**Direction:** Pick up the Spark bug report about HasOutputCol below and keep writing it from the point where it stops.

**Text:**
=======
You are viewing a plain text version of this content. The canonical link for it is here.
Posted to issues@spark.apache.org by "Huaxin Gao (Jira)" <ji...@apache.org> on 2019/10/15 16:07:00 UTC

[jira] [Commented] (SPARK-29414) HasOutputCol param isSet() property is not preserved after persistence

    [ https://issues.apache.org/jira/browse/SPARK-29414?page=com.atlassian.jira.plugin.system.issuetabpanels:comment-tabpanel&focusedCommentId=16952075#comment-16952075 ] 

Huaxin Gao commented on SPARK-29414:
------------------------------------

I somehow can't reproduce the problem. In my test, isSet returns false for loaded_model. Could you please try 2.4?

> HasOutputCol param isSet() property is not preserved after persistence
> ----------------------------------------------------------------------
>
>                 Key: SPARK-29414
>                 URL: https://issues.apache.org/jira/browse/SPARK-29414
>             Project: Spark
>          Issue Type: Bug
>          Components: ML, PySpark
>    Affects Versions: 2.3.2
>            Reporter: Borys Biletskyy
>            Priority: Major
>
> HasOutputCol param isSet() property is not preserved after saving and loading using DefaultParamsReadable and DefaultParamsWritable.
> {code:java}
> import pytest
> from pyspark import keyword_only
> from pyspark.ml import Model
> from pyspark.sql import DataFrame
> from pyspark.ml.util import DefaultParamsReadable, DefaultParamsWritable
> from pyspark.ml.param.shared import HasInputCol, HasOutputCol
> from pyspark.sql.functions import *
> class HasOutputColTester(Model,
>                          HasInputCol,
>                          HasOutputCol,
>                          DefaultParamsReadable,
>                          DefaultParamsWritable
>                          ):
>     @keyword_only
>     def __init__(self, inputCol: str = None, outputCol: str = None):
>         super(HasOutputColTester, self).__init__()
>         kwargs = self._input_kwargs
>         self.setParams(**kwargs)
=======
**Supplied data:**
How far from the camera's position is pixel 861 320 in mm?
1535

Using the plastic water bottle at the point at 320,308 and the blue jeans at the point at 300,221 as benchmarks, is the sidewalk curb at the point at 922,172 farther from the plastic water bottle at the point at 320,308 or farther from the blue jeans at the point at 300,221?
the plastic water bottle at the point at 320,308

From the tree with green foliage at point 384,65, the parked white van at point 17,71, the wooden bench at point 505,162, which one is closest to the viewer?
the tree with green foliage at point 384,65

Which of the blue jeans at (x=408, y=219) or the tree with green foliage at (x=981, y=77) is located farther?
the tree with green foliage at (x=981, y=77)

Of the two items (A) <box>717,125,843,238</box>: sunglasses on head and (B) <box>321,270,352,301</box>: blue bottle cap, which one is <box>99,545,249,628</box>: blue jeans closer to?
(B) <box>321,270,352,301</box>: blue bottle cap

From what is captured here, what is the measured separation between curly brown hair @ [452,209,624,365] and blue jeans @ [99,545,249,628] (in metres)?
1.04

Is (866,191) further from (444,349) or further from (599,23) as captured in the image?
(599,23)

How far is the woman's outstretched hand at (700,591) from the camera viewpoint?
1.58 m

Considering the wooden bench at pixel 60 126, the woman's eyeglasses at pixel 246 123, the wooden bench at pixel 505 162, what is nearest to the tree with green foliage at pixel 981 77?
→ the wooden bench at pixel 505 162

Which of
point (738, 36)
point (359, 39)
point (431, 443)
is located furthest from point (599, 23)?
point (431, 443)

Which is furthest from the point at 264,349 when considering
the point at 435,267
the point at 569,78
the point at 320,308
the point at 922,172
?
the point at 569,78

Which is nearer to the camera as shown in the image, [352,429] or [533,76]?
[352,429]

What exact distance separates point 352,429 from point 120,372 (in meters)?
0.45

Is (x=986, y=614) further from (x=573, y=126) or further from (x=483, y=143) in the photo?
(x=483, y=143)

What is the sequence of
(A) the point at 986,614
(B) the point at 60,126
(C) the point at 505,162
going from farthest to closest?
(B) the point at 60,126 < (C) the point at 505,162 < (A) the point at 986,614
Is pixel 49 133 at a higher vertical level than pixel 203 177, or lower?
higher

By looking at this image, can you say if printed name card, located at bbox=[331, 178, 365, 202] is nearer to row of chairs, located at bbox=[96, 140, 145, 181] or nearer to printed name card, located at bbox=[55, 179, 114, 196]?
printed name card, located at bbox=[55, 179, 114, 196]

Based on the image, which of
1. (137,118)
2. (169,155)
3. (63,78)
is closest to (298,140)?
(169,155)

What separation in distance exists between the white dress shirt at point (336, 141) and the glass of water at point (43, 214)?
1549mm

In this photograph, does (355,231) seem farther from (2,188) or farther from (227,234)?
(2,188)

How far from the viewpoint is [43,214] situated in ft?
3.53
=======
**Exercise response:**
>     @keyword_only
>     def setParams(self, inputCol: str = None, outputCol: str = None):
>         kwargs = self._input_kwargs
>         self._set(**kwargs)
>         return self
>     def _transform(self, data: DataFrame) -> DataFrame:
>         return data
> class TestHasInputColParam(object):
>     def test_persist_input_col_set(self, spark, temp_dir):
>         path = temp_dir + '/test_model'
>         model = HasOutputColTester()
>         assert not model.isDefined(model.inputCol)
>         assert not model.isSet(model.inputCol)
>         assert model.isDefined(model.outputCol)
>         assert not model.isSet(model.outputCol)
>         model.write().overwrite().save(path)
>         loaded_model: HasOutputColTester = HasOutputColTester.load(path)
>         assert not loaded_model.isDefined(model.inputCol)
>         assert not loaded_model.isSet(model.inputCol)
>         assert loaded_model.isDefined(model.outputCol)
>         assert not loaded_model.isSet(model.outputCol)  # AssertionError: assert not True
> {code}



--
This message was sent by Atlassian Jira
(v8.3.4#803005)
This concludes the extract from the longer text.